● **Exercise requirements**:
(a) Quote the Under Milk Wood excerpt word for word, beginning at the words that have "More importantly, 'Quite" and stopping after "Cat's Milk Wood.".
(b) According to the Under Milk Wood excerpt, why did many people of the town leer at the retired male nurse, dance convulsively, or point at invisible dog-fights? Answer in one to three sentences.

** START Text excerpt **

Under Milk Wood Read online

Page 2


  I wish New Quay had had more sun for you, though Jack Pat loves it as it is for then he has his guests all trapped and cozy in his godly grot. Time has stopped, says the Black Lion clock, and Eternity has begun. I'm so glad you met and like Dai Fred who bottled your ship. Did you come across Dewi, the battery-man? Evan Joshua of the Bluebell? The Norman you know is New Quay's noisiest and least successful fighter; every summer he starts a fight, and every summer some tiny little ape-man knocks him yards over the harbour-wall or bang through the chemist's window. Did Mrs Evans the Lion twitch, wink, and sip? Did Pat bring his horse in the bar? Jack the Post is an old friend: he once married a pretty widow in London and everything was fine, he said, except that wherever they went they were followed by men in bowler hats. After the honeymoon, Mrs Jack was arrested for double bigamy. And all the husbands appeared in the court and gave evidence as to her good character … Did you meet Taffy Jones, the stuttering ace? He's not very nice. Or Alistair Graham, the thin-vowelled laird? (Collected Letters, 603)

  'Quite Early One Morning' was too short a piece in which to exercise the 'mad town' idea in any structured way, but the idea seems hinted at in embryo in a joke regarding one unpopular inhabitant of the village of that 1944 broadcast, a 'retired male nurse who had come to live in Wales after many years' successful wrestling with the mad rich of Souther England':

  He measured you for a strait-jacket carefully with his eye; he saw you bounce from rubber walls like a sorb ball. No behavior surprised him. Many people of the town found it hard to resist leering at him suddenly around the corner, or convulsively dancing, or pointing with laughter and devilish good humor at invisible dog-fights merely to prove to him that they were normal. (Broadcasts,13)

  More importantly, 'Quite Early One Morning' was a veritable store-house of phrases, rhythms and details later resurrected or modified for Under Milk Wood: 'deeper waves than ever tossed', 'bombazine-black', 'the knitted text and the done-by-hand watercolors', and the 'big seas of dreams'. The success of the broadcast prompted Thomas to discuss with friends whether any extension of the basic material should take the form of a stage comedy in verse or a radio play whose central character was a blind narrator. That last point in particular shows that we are definitely on the road to Captain Cat's Milk Wood.

** END Text excerpt **
** START Record list **

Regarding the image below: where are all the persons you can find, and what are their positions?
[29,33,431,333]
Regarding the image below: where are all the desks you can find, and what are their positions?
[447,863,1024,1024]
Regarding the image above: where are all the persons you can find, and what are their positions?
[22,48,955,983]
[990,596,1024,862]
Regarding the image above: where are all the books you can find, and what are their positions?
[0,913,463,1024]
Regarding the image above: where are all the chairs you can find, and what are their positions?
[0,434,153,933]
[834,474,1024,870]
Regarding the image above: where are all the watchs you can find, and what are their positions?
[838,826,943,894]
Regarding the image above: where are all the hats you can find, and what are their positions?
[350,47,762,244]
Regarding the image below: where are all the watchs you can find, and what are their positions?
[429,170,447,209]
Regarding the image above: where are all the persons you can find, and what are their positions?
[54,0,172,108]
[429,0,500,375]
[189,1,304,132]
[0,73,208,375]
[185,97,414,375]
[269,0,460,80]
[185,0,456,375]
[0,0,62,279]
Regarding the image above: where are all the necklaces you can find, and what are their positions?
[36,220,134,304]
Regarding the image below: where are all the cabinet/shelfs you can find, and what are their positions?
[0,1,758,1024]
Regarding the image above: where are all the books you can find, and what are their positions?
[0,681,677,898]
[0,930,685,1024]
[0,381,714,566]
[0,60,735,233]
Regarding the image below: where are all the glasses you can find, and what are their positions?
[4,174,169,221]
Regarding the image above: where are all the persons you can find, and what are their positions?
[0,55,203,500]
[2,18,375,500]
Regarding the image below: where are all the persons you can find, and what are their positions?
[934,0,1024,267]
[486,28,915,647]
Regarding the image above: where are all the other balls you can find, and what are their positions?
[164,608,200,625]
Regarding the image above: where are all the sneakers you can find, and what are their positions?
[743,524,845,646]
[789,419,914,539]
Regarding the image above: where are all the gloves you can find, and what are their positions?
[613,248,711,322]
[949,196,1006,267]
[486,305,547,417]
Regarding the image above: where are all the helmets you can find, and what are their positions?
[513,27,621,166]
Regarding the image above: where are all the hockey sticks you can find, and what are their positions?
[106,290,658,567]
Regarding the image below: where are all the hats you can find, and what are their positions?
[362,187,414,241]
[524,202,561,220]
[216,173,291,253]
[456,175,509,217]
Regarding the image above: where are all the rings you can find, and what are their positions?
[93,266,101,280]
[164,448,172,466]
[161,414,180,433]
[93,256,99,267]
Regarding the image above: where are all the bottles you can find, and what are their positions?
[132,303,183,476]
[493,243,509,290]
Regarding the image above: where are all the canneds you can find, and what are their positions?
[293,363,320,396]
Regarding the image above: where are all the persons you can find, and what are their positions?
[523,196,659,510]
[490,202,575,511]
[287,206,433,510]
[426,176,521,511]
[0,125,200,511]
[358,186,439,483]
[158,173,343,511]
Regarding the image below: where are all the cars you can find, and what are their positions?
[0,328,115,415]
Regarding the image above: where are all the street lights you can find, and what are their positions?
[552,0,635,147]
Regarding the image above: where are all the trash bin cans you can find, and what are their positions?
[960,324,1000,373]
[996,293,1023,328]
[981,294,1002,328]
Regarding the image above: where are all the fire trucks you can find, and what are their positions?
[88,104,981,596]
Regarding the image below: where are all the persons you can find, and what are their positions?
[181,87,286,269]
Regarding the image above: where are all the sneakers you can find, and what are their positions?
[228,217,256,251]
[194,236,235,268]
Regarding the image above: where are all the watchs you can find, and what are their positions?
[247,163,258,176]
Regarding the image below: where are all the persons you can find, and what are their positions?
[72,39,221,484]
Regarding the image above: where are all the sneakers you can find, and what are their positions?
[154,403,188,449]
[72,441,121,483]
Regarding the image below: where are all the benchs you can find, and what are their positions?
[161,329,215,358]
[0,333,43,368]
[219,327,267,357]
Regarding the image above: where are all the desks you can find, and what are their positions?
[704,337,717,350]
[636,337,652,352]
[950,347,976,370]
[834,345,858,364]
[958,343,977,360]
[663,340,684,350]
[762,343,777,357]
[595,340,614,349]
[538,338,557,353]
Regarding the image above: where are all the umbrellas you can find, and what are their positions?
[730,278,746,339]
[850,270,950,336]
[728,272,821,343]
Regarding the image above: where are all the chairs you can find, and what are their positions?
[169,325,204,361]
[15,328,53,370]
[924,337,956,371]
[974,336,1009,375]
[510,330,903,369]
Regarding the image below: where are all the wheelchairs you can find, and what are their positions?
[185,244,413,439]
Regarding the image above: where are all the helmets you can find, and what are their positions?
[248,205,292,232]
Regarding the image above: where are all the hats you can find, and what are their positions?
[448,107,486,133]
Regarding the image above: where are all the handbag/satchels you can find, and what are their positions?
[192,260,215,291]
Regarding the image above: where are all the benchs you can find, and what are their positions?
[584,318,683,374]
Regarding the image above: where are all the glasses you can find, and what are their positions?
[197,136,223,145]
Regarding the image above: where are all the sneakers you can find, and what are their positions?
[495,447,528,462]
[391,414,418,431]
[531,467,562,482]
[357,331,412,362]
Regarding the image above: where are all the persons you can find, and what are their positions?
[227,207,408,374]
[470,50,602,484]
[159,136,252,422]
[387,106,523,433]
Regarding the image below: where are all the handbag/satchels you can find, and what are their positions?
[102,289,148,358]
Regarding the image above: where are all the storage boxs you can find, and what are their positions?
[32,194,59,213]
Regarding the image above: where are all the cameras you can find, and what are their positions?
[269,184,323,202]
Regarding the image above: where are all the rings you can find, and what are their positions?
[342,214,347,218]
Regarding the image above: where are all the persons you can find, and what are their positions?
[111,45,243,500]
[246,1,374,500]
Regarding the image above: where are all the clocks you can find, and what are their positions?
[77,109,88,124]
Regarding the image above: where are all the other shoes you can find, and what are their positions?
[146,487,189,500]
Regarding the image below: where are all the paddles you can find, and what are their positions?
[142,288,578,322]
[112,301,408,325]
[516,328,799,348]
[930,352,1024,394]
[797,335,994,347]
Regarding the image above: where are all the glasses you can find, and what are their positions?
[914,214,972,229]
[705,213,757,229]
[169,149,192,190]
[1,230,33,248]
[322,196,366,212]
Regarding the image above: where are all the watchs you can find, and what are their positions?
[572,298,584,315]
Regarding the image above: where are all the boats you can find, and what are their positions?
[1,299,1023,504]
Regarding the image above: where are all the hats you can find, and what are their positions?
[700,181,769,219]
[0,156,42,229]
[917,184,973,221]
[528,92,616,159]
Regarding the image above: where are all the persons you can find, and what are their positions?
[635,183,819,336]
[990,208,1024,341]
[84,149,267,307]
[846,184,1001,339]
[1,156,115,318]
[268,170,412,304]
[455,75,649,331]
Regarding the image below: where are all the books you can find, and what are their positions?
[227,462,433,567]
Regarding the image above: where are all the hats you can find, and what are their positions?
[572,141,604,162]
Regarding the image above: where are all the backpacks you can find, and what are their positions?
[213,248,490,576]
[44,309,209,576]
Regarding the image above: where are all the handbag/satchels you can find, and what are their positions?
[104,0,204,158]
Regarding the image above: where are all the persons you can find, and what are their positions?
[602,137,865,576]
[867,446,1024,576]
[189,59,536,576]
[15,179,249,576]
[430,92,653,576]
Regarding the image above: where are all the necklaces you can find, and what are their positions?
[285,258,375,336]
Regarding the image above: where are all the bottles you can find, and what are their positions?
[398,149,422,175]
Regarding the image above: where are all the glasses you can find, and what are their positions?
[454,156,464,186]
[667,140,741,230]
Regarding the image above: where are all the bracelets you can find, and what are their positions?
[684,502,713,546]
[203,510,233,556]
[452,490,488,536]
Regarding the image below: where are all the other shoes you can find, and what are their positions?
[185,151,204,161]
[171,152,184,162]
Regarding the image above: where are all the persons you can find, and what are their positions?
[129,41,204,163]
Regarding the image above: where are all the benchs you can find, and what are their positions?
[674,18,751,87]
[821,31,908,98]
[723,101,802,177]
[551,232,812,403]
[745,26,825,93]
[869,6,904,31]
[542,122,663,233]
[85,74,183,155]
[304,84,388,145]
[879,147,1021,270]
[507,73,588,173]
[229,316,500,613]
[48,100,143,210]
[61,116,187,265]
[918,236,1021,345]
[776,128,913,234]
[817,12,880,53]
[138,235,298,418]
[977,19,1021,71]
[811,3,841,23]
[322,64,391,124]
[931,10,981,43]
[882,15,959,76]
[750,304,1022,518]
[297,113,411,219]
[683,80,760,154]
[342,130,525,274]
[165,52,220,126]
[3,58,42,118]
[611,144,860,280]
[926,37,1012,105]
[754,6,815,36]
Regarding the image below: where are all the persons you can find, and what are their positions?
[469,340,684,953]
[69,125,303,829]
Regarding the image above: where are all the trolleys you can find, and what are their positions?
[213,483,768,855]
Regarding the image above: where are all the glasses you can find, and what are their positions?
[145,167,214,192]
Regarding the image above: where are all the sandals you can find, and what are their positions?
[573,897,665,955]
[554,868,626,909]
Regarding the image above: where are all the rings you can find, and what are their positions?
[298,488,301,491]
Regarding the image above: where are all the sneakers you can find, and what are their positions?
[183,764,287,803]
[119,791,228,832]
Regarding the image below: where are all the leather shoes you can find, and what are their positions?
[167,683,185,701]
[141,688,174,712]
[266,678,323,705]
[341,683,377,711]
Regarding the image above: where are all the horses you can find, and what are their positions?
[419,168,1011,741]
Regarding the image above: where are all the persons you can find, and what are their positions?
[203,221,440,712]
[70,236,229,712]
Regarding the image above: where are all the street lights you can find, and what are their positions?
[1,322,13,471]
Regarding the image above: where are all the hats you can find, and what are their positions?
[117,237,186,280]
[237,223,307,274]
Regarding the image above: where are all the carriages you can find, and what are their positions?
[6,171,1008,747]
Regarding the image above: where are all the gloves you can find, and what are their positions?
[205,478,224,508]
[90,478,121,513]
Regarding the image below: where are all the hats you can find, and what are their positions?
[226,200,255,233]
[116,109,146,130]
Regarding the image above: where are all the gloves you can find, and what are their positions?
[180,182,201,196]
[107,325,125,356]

** END Record list **

● **Results by task**:
(a)
More importantly, 'Quite Early One Morning' was a veritable store-house of phrases, rhythms and details later resurrected or modified for Under Milk Wood: 'deeper waves than ever tossed', 'bombazine-black', 'the knitted text and the done-by-hand watercolors', and the 'big seas of dreams'. The success of the broadcast prompted Thomas to discuss with friends whether any extension of the basic material should take the form of a stage comedy in verse or a radio play whose central character was a blind narrator. That last point in particular shows that we are definitely on the road to Captain Cat's Milk Wood.

(b) They did it merely to prove to him that they were normal.